A dynamic array where each element is the tangent of the corresponding input element.

## Use case examples

<Tabs>
  <Tab title="Log analysis">
    You want to analyze request durations and apply a trigonometric transformation to highlight periodic anomalies.

    **Query**

    ```kusto theme={null}
    ['sample-http-logs']
    | summarize durations = make_list(req_duration_ms) by id
    | extend tan_series = series_tan(durations)
    ```

    [Run in Playground](https://play.axiom.co/axiom-play-qf1k/query?initForm=%7B%22apl%22%3A%22%5B'sample-http-logs'%5D%20%7C%20summarize%20durations%20%3D%20make_list\(req_duration_ms\)%20by%20id%20%7C%20extend%20tan_series%20%3D%20series_tan\(durations\)%22%7D)

    **Output**

    | id   | durations        | tan\_series           |
    | ---- | ---------------- | --------------------- |
    | A123 | \[100, 200, 300] | \[1.56, -2.19, -0.14] |
    | B456 | \[150, 250, 350] | \[14.10, -0.75, 0.51] |

    This query groups request durations by user ID, transforms them into arrays, and applies the tangent function element-wise.
  </Tab>

  <Tab title="OpenTelemetry traces">
    You want to transform span durations for mathematical modeling of system behavior.

    **Query**

    ```kusto theme={null}
    ['otel-demo-traces']
    | summarize spans = make_list(duration) by ['service.name']
    | extend tan_series = series_tan(spans)
    ```

    [Run in Playground](https://play.axiom.co/axiom-play-qf1k/query?initForm=%7B%22apl%22%3A%22%5B'otel-demo-traces'%5D%20%7C%20summarize%20spans%20%3D%20make_list\(duration\)%20by%20%5B'service.name'%5D%20%7C%20extend%20tan_series%20%3D%20series_tan\(spans\)%22%7D)

    **Output**

    | service.name | spans                 | tan\_series         |
    | ------------ | --------------------- | ------------------- |
    | frontend     | \[50ms, 100ms, 150ms] | \[0.05, 0.10, 0.15] |
    | cartservice  | \[75ms, 125ms, 175ms] | \[0.07, 0.13, 0.18] |

    This query collects span durations for each service, builds arrays, and applies tangent transformation for further modeling.
  </Tab>

  <Tab title="Security logs">
    You want to detect anomalies in request durations for failed HTTP requests by applying the tangent transformation.

    **Query**

    ```kusto theme={null}
    ['sample-http-logs']
    | where status != '200'
    | summarize durations = make_list(req_duration_ms) by geo.country
    | extend tan_series = series_tan(durations)
    ```

    [Run in Playground](https://play.axiom.co/axiom-play-qf1k/query?initForm=%7B%22apl%22%3A%22%5B'sample-http-logs'%5D%20%7C%20where%20status%20!%3D%20'200'%20%7C%20summarize%20durations%20%3D%20make_list\(req_duration_ms\)%20by%20%5B'geo.country'%5D%20%7C%20extend%20tan_series%20%3D%20series_tan\(durations\)%22%7D)

    **Output**

    | geo.country | durations        | tan\_series          |
    | ----------- | ---------------- | -------------------- |
    | US          | \[120, 220, 320] | \[2.57, -1.37, 0.73] |
    | UK          | \[140, 240, 340] | \[9.96, -0.46, 0.28] |

    This query filters failed requests, groups their durations by country, and applies tangent transformation to detect anomalies.
  </Tab>
</Tabs>

## List of related functions

* [series\_abs](/apl/scalar-functions/time-series/series-abs): Returns the absolute value of each element in an array.
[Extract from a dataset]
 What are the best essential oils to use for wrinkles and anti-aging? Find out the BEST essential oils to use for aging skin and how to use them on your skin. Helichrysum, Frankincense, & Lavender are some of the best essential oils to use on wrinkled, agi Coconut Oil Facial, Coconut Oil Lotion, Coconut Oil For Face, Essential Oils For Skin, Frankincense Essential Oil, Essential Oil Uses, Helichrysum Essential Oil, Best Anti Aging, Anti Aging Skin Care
Use it to normalize negative values in arrays.
* [series\_acos](/apl/scalar-functions/time-series/series-acos): Computes the arccosine of each element in an array. Use when you want the inverse cosine.
* [series\_atan](/apl/scalar-functions/time-series/series-atan): Computes the arctangent of each element in an array. Use when you want the inverse tangent.
* [series\_cos](/apl/scalar-functions/time-series/series-cos): Returns the cosine of each element in an array. Use it when analyzing cyclical data with a phase shift.
* [series\_sin](/apl/scalar-functions/time-series/series-sin): Returns the sine of each element in an array. Use it when analyzing cyclical data with a phase shift.